◆ WHAT THE TASK ASKS:
Copy out the full article on Meta's acquisition of Limitless, word for word.

◆ SELECTED EXTRACT:
== == ==

Meta’s latest acquisition suggests hardware plans beyond glasses and headsets

Meta has acquired Limitless, the maker of an AI-powered “Pendant,” to work on building consumer hardware for the company, the startup announced via a YouTube video and blog post. So far, Meta has focused on selling VR headsets and AI smart glasses. Now the company seems interested in branching out.

“Meta recently announced a new vision to bring personal superintelligence to everyone and a key part of that vision is building incredible AI-enabled wearables. We share this vision and we’ll be joining Meta to help bring our shared vision to life,” Limitless CEO Dan Siroker said in the post announcing the acquisition.

Limitless’ first product was Rewind, desktop productivity software that recorded everything you did on your computer and turned it into a searchable database you interacted with via a chatbot. The company later expanded into hardware with Pendant, essentially a clip-on Bluetooth microphone that applies the same concept (privacy concerns be damned) to the things you say or hear throughout the day.

The company plans to support its existing Pendant customers “for at least another year,” but will no longer sell the wearable going forward. Current customers will be able to access all the features of Pendant without having to pay for a subscription, though Limitless says availability will vary per region. If you have data stored with Limitless and don’t want to hold onto your Pendant, you’re now also able to export or delete your data if you choose.

AI wearables focused on recording audio have emerged as a common form factor primarily because they lean on two things AI models do moderately well: transcribing audio into text and summarizing it. Meta dipping its toes into the space makes sense, if only because not everyone will want to wear glasses to receive the benefits of an AI assistant. Amazon acquired an AI wearable company called Bee in July 2025, presumably with similar intentions.

Add in Meta’s recent hiring of former Apple design lead Alan Dye, and you can start to imagine where things might be headed. In the future, the Ray-Ban Meta Smart Glasses and Meta Ray-Ban Display could be two entries in a larger lineup of AI-powered wearables.

== == ==

◆ STORED DATA:
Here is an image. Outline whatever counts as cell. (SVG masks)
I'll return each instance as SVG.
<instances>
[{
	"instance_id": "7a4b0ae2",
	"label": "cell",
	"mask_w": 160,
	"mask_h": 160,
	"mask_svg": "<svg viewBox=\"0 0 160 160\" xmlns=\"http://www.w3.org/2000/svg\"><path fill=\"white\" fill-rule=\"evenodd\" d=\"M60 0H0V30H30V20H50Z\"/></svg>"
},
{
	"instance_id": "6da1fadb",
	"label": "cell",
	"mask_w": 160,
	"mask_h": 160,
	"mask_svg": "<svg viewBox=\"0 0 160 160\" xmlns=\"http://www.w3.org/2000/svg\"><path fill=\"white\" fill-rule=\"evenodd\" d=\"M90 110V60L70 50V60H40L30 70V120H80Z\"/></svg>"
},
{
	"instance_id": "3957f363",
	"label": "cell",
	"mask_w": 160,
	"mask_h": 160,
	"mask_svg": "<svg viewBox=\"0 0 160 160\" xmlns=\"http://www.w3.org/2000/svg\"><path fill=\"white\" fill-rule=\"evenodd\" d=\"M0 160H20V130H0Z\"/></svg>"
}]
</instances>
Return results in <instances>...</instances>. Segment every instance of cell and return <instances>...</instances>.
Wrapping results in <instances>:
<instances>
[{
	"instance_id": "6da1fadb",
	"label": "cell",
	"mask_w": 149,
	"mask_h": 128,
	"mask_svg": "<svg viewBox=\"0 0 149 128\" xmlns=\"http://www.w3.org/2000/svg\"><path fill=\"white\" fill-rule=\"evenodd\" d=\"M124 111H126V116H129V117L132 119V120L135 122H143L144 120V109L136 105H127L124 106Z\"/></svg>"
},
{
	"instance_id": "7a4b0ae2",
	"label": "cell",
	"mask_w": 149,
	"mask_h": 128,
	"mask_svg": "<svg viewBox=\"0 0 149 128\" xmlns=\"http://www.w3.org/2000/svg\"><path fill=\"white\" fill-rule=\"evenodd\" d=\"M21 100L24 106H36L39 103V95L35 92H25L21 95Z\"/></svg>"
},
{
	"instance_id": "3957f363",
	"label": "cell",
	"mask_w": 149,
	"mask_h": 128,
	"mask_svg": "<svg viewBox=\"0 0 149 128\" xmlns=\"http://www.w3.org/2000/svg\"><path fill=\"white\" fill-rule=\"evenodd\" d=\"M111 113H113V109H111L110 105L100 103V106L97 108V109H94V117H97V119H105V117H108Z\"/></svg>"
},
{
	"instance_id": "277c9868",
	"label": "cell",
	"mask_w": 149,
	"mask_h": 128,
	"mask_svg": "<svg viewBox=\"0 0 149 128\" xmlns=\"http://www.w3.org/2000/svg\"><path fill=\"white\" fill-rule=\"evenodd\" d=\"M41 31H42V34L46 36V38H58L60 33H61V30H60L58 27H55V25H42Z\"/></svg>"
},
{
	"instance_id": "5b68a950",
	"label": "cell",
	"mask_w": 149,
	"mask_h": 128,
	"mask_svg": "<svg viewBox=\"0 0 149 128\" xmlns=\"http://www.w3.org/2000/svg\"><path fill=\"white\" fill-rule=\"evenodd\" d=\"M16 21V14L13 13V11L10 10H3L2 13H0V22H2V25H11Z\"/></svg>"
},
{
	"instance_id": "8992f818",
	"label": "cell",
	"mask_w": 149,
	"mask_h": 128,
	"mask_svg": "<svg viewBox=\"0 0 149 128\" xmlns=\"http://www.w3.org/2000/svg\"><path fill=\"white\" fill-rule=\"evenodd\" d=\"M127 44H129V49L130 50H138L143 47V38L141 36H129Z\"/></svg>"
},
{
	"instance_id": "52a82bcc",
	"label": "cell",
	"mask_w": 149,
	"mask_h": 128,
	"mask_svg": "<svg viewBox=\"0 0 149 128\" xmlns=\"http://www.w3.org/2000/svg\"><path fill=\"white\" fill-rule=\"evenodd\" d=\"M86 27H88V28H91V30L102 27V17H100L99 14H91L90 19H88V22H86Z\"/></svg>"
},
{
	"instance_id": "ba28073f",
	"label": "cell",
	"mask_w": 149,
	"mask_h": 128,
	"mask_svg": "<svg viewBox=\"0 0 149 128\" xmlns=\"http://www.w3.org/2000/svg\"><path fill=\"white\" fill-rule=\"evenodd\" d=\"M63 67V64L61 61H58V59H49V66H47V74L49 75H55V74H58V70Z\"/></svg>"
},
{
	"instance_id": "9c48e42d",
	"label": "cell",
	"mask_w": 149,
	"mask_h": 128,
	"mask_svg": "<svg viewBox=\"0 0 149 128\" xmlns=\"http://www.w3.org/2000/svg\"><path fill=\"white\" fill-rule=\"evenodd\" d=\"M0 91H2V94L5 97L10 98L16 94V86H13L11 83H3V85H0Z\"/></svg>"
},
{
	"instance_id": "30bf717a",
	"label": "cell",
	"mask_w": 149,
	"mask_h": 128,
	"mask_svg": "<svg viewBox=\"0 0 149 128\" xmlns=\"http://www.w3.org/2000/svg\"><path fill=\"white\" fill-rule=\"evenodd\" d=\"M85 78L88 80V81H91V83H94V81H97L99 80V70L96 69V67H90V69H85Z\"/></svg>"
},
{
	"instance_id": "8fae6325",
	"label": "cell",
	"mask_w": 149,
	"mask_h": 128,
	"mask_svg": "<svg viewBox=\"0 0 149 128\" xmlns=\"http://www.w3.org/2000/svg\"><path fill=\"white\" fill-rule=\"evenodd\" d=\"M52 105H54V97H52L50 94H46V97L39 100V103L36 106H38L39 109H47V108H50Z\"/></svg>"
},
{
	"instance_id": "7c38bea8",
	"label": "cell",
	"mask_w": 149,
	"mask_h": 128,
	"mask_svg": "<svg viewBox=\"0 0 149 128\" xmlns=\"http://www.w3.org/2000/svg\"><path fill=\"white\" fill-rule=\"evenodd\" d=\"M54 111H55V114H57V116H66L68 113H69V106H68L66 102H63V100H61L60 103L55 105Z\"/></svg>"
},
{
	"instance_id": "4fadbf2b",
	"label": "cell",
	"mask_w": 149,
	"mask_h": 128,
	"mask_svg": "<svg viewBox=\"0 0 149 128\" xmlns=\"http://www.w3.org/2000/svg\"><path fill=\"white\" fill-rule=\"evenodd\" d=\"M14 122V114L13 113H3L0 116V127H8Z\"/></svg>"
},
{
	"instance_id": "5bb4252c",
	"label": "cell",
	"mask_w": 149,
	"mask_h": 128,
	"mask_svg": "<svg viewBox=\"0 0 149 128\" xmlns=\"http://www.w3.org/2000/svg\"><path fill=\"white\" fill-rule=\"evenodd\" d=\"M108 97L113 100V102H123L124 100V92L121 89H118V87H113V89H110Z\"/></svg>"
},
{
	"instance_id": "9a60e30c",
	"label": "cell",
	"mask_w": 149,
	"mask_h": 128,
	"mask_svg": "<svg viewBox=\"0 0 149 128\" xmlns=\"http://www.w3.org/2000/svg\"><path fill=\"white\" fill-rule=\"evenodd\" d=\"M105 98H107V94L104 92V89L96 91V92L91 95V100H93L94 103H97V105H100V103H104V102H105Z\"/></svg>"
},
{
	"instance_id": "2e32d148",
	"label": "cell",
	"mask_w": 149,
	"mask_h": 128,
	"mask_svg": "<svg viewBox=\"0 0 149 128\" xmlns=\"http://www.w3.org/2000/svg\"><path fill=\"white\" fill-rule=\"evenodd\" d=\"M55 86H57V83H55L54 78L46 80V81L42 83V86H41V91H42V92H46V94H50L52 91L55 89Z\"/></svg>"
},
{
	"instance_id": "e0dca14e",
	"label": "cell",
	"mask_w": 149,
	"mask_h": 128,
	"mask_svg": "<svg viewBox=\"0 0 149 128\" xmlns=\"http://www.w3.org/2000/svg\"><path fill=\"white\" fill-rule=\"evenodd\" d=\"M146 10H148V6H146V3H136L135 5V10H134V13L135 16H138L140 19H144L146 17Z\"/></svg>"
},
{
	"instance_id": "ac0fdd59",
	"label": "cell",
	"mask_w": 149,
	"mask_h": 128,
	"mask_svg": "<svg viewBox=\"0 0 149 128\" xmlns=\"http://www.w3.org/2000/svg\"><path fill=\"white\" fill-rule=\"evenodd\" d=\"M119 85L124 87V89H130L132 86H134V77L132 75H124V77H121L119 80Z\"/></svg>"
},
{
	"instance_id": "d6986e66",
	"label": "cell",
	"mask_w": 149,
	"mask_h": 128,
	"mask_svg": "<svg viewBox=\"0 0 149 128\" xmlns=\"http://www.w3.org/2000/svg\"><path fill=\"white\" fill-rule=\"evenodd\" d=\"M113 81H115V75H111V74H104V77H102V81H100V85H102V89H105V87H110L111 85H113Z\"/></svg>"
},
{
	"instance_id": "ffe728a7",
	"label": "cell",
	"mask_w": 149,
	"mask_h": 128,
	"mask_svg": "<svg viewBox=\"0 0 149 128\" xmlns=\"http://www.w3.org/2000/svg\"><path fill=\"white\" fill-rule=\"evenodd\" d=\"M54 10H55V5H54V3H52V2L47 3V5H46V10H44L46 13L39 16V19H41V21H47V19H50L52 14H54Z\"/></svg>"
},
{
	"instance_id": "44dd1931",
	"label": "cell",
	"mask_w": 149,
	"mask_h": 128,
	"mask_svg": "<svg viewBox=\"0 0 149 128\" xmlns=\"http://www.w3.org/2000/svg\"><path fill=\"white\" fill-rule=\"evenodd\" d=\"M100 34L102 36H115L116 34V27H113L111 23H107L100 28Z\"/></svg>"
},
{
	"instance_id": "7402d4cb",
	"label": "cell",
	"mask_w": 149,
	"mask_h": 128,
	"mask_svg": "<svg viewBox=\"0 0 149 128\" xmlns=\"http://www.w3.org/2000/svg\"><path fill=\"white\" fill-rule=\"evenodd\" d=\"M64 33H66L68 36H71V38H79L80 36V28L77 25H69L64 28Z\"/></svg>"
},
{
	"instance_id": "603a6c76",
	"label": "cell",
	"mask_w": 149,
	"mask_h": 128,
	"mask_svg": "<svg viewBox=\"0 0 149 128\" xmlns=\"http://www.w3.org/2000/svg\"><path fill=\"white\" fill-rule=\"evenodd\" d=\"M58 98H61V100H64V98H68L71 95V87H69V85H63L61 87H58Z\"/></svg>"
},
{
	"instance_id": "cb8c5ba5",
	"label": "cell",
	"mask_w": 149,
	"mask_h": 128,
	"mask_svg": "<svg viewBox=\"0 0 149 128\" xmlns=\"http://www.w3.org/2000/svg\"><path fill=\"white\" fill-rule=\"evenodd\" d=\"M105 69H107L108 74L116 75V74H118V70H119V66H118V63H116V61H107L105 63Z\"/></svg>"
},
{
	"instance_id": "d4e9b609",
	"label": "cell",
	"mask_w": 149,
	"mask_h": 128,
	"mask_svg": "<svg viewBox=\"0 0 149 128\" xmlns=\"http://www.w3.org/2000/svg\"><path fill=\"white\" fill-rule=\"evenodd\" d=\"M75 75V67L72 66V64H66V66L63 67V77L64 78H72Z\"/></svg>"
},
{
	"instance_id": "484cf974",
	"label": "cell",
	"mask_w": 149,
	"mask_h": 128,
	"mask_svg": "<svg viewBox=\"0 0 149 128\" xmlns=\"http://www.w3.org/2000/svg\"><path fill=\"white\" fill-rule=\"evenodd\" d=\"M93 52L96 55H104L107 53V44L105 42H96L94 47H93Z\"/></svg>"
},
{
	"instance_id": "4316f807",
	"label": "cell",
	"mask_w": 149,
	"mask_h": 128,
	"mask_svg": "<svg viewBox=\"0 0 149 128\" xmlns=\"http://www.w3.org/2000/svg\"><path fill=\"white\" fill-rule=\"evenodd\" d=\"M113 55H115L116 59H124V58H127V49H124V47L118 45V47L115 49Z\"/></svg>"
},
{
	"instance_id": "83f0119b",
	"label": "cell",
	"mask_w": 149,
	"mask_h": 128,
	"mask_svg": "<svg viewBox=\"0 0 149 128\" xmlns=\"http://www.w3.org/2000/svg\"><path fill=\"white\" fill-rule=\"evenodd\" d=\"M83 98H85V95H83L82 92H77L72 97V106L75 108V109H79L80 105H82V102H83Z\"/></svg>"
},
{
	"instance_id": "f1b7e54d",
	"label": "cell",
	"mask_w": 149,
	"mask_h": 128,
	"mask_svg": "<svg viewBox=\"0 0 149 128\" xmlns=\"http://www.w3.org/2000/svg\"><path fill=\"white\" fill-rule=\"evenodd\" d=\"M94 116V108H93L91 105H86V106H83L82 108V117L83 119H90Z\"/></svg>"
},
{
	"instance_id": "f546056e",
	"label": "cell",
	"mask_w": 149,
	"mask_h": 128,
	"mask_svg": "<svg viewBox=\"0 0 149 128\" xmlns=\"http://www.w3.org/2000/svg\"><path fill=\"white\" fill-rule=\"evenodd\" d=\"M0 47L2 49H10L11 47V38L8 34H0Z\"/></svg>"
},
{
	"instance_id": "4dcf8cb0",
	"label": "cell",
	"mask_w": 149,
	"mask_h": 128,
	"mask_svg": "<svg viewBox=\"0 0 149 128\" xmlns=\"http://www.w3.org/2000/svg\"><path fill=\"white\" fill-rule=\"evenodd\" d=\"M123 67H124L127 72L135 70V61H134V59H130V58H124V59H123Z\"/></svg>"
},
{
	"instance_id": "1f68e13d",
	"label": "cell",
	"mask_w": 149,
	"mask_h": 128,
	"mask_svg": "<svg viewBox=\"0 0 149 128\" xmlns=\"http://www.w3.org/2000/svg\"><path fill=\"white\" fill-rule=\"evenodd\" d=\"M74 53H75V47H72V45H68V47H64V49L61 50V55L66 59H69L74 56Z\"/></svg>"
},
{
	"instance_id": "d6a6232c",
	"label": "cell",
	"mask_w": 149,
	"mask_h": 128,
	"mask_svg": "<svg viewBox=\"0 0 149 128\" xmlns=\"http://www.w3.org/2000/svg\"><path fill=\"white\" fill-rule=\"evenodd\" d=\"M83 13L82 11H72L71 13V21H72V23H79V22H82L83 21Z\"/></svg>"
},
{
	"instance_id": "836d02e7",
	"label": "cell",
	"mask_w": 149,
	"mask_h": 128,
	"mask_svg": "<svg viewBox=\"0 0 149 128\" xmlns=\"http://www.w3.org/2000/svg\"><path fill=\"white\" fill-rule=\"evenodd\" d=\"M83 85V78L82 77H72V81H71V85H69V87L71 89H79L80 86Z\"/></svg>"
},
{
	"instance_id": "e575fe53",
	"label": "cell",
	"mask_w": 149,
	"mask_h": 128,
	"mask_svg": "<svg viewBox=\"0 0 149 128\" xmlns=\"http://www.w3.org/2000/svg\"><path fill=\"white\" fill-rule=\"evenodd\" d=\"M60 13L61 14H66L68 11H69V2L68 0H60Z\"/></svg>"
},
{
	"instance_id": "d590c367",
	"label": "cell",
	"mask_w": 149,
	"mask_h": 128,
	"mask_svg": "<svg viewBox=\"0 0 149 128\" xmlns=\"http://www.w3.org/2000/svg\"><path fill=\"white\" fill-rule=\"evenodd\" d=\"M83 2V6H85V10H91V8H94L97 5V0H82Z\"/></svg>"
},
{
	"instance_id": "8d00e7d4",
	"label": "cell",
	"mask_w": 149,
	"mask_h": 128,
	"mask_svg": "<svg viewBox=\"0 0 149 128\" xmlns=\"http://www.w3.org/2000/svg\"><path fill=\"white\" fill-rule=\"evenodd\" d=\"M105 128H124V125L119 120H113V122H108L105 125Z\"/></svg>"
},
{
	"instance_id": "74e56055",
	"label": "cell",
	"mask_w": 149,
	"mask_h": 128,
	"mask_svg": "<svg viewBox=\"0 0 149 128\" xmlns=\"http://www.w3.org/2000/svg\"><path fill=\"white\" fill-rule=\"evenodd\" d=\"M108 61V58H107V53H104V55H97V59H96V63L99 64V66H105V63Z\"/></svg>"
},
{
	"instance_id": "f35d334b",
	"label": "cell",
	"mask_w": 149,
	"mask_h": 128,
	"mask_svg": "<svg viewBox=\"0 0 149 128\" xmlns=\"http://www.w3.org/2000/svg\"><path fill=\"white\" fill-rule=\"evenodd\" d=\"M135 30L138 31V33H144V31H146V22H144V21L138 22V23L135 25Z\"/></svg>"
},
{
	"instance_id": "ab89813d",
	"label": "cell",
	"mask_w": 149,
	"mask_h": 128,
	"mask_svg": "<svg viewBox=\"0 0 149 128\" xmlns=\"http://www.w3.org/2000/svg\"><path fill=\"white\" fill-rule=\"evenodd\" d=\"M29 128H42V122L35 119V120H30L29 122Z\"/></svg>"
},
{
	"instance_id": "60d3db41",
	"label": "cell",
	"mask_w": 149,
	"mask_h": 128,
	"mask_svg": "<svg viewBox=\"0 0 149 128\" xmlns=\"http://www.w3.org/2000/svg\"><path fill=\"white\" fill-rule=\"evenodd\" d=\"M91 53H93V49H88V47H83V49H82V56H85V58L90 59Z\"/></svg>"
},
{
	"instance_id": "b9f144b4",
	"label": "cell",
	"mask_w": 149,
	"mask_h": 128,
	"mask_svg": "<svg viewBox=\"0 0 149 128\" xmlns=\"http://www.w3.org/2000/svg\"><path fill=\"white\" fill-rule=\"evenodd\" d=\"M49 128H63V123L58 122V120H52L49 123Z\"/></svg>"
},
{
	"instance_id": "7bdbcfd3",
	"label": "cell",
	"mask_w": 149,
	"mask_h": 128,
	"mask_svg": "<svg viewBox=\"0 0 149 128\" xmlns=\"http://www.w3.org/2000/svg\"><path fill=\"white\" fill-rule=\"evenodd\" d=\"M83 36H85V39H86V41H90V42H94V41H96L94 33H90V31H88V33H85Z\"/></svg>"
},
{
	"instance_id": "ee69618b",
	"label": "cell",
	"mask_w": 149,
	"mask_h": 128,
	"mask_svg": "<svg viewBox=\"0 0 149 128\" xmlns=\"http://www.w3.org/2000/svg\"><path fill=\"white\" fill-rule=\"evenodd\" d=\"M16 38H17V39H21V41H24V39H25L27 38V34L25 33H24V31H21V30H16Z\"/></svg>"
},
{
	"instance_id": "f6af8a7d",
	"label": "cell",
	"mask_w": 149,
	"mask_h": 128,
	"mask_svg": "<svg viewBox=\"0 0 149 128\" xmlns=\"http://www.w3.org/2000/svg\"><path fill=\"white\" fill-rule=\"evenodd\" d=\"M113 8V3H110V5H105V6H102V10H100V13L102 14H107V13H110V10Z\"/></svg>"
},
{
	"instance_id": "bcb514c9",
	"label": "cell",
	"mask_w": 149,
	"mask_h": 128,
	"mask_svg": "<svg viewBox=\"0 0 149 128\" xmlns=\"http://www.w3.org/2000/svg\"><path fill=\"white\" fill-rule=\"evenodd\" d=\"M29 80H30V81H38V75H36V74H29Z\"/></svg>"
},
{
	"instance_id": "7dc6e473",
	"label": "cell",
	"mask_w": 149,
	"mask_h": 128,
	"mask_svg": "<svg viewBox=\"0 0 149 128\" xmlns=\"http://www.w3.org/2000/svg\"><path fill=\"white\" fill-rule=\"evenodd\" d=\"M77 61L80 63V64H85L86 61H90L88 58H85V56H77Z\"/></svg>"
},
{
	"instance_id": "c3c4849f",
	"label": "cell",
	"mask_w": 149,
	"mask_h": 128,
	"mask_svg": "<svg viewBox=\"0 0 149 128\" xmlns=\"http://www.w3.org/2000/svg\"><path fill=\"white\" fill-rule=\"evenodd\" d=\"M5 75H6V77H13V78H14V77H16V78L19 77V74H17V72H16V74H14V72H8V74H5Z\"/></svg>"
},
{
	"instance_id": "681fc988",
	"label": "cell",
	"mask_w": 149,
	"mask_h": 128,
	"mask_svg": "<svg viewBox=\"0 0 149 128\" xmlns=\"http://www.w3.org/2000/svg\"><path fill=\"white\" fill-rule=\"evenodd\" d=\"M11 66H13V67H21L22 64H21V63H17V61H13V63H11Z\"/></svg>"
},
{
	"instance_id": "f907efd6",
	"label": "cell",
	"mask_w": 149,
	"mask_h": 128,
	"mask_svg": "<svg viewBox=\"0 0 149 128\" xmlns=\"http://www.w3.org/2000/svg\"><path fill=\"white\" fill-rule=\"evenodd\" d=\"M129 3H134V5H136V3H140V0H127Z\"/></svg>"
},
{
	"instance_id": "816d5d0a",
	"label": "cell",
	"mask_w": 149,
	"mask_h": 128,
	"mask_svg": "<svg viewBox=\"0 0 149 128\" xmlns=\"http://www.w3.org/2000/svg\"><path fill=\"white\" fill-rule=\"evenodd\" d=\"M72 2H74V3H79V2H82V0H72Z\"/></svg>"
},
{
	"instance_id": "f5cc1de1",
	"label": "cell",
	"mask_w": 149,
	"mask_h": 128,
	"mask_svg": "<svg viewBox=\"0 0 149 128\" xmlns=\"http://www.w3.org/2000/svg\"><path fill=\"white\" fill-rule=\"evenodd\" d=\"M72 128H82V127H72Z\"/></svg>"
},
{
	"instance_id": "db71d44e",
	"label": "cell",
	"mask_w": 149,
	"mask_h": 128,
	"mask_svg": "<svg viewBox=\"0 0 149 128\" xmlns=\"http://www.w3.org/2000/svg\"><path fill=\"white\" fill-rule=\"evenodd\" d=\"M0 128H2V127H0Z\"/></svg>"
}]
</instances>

== == ==

◆ SOLUTION FOR THIS EXERCISE:
Meta’s latest acquisition suggests hardware plans beyond glasses and headsets

Meta has acquired Limitless, the maker of an AI-powered “Pendant,” to work on building consumer hardware for the company, the startup announced via a YouTube video and blog post. So far, Meta has focused on selling VR headsets and AI smart glasses. Now the company seems interested in branching out.

“Meta recently announced a new vision to bring personal superintelligence to everyone and a key part of that vision is building incredible AI-enabled wearables. We share this vision and we’ll be joining Meta to help bring our shared vision to life,” Limitless CEO Dan Siroker said in the post announcing the acquisition.

Limitless’ first product was Rewind, desktop productivity software that recorded everything you did on your computer and turned it into a searchable database you interacted with via a chatbot. The company later expanded into hardware with Pendant, essentially a clip-on Bluetooth microphone that applies the same concept (privacy concerns be damned) to the things you say or hear throughout the day.

The company plans to support its existing Pendant customers “for at least another year,” but will no longer sell the wearable going forward. Current customers will be able to access all the features of Pendant without having to pay for a subscription, though Limitless says availability will vary per region. If you have data stored with Limitless and don’t want to hold onto your Pendant, you’re now also able to export or delete your data if you choose.

AI wearables focused on recording audio have emerged as a common form factor primarily because they lean on two things AI models do moderately well: transcribing audio into text and summarizing it. Meta dipping its toes into the space makes sense, if only because not everyone will want to wear glasses to receive the benefits of an AI assistant. Amazon acquired an AI wearable company called Bee in July 2025, presumably with similar intentions.

Add in Meta’s recent hiring of former Apple design lead Alan Dye, and you can start to imagine where things might be headed. In the future, the Ray-Ban Meta Smart Glasses and Meta Ray-Ban Display could be two entries in a larger lineup of AI-powered wearables.